TASEP with extended particles and local inhomogeneities

Though much is known about the totally asymmetric simple exclusion process (TASEP), there are still non-trivial characteristics worthy of further exploration. In particular, in TASEPs with extended particles that ``cover'' $\ell >1$ lattice sites, non-trivial correlations between the particles exist, even for a case with a trivial distribution for the microscopic configurations. Further, $\xi $, the characteristic length of these correlations can be extremely long, e.g., $O\left( 10^{2}\right) $. They set up interesting structures in the density profile behind ``bottlenecks'' (localized inhomogeneities, with hopping rates $q$ smaller than those in the rest of the lattice: $q<1$) in the system. For TASEPs with open boundaries, we study how one or more such bottlenecks affect both the profiles and the overall current.
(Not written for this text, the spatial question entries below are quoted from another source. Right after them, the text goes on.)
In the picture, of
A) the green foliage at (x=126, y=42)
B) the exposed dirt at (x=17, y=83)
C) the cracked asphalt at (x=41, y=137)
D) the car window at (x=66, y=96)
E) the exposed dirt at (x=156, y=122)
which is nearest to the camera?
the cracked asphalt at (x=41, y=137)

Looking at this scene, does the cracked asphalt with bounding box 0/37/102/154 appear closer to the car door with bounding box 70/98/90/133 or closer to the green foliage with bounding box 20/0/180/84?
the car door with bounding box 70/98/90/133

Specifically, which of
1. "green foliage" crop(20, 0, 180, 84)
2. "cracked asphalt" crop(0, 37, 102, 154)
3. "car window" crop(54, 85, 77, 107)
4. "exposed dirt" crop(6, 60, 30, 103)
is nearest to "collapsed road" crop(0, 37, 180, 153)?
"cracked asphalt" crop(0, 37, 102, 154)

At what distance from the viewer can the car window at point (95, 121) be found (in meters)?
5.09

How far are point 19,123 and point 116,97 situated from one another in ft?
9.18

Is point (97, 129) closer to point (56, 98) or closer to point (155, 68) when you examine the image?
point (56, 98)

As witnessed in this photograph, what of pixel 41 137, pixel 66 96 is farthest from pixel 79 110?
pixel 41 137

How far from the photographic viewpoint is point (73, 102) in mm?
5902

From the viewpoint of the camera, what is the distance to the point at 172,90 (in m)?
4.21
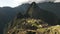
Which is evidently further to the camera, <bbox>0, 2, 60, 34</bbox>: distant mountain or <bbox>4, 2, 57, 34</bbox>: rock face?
<bbox>0, 2, 60, 34</bbox>: distant mountain

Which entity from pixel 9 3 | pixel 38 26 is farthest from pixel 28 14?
pixel 9 3

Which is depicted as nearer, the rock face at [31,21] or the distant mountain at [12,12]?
the rock face at [31,21]

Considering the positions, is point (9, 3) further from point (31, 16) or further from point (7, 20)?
point (31, 16)

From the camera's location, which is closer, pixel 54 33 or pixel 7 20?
pixel 54 33

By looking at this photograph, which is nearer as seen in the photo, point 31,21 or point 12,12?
point 31,21

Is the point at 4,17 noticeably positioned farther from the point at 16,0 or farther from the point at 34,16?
the point at 16,0

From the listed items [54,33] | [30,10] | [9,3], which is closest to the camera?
[54,33]

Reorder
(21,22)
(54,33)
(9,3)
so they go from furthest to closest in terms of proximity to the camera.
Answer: (9,3)
(21,22)
(54,33)
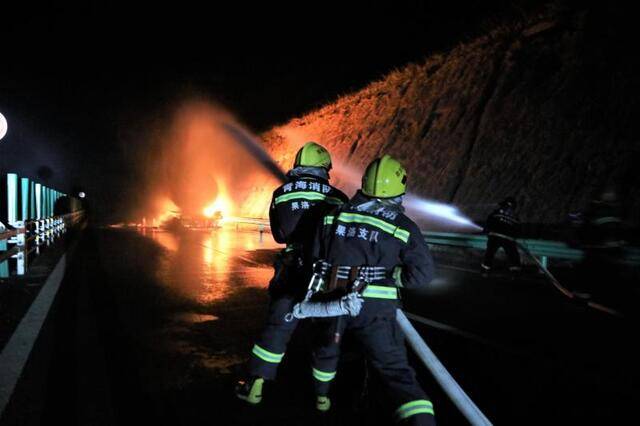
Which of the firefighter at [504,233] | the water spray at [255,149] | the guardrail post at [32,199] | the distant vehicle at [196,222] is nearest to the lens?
the firefighter at [504,233]

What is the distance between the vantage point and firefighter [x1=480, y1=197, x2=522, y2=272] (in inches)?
421

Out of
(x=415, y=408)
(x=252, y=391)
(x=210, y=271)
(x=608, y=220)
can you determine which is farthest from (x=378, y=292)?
(x=210, y=271)

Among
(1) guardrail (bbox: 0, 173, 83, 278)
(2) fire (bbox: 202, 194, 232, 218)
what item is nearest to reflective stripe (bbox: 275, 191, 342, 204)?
(1) guardrail (bbox: 0, 173, 83, 278)

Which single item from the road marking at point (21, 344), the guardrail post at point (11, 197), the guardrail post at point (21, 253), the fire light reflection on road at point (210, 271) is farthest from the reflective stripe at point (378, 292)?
the guardrail post at point (11, 197)

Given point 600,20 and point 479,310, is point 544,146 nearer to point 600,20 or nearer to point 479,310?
point 600,20

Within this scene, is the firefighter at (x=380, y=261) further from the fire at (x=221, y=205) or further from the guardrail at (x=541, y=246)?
the fire at (x=221, y=205)

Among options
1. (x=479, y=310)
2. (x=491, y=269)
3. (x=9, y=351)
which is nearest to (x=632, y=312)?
(x=479, y=310)

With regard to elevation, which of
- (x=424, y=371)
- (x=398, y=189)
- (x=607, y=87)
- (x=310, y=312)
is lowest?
(x=424, y=371)

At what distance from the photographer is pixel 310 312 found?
334 cm

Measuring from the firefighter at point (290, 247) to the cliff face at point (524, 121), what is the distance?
34.9 ft

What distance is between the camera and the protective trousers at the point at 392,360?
2.99 m

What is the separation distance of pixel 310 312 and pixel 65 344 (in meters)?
3.37

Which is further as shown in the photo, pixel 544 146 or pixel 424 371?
pixel 544 146

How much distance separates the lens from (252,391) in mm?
3896
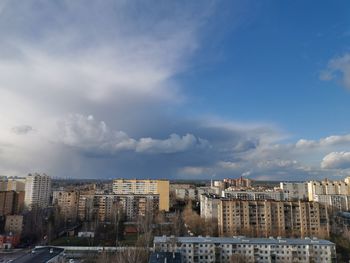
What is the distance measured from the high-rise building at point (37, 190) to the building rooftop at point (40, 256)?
61.9 ft

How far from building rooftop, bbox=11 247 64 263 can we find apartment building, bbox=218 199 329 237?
35.0 feet

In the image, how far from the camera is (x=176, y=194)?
43719 mm

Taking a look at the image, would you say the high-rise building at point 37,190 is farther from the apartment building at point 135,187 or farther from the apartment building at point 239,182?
the apartment building at point 239,182

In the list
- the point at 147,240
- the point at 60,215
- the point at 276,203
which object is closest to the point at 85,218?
the point at 60,215

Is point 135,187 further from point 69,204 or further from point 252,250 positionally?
point 252,250

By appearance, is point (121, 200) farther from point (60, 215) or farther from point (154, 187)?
point (154, 187)

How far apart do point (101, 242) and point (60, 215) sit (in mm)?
8589

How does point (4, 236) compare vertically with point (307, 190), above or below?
below

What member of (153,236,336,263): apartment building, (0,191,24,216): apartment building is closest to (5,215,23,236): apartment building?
(0,191,24,216): apartment building

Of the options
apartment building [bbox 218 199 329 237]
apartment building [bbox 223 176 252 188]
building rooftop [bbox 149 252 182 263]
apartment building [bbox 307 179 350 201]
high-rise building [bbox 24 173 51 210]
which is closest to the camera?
building rooftop [bbox 149 252 182 263]

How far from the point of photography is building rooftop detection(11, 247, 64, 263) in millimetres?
13389

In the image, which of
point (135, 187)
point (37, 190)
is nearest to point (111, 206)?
point (135, 187)

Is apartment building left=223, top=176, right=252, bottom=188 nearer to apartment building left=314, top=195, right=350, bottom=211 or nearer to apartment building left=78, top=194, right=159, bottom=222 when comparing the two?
apartment building left=314, top=195, right=350, bottom=211

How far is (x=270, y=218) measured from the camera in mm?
21734
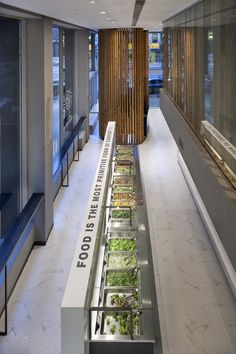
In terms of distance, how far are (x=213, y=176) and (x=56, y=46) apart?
9.56 meters

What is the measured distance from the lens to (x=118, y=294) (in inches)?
192

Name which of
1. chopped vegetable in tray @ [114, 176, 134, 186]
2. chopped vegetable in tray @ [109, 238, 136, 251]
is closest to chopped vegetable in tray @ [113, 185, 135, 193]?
chopped vegetable in tray @ [114, 176, 134, 186]

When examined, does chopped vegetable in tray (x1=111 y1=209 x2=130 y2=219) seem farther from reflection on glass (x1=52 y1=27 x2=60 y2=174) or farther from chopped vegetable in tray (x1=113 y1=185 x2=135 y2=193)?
reflection on glass (x1=52 y1=27 x2=60 y2=174)

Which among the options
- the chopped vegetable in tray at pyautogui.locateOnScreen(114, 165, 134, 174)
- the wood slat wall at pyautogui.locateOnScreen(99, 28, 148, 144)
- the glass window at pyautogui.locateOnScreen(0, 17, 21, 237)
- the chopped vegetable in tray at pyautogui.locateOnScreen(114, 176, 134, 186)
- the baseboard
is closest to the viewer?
the baseboard

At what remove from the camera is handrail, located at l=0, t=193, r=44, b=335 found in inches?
236

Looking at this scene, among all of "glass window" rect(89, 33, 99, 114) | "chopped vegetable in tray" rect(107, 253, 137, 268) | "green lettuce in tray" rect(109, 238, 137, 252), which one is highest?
"glass window" rect(89, 33, 99, 114)

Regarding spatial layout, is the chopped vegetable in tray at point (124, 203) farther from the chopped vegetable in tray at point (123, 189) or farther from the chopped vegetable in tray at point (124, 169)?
the chopped vegetable in tray at point (124, 169)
Using simulations, we present results for a range of $% q,\ell ,$ and the {\em locations }of the inhomogeneities: $x_{i}$. For example, the current is somewhat enhanced if a single bottleneck is located close to either system boundary. But it is reduced significantly if two bottlenecks are present and closely spaced, i.e., provided $\left| x_{1}-x_{2}\right| $$\leq$ $\xi .$ We also discuss the possible impact of these findings on ribosome queueing and codon optimization in protein production.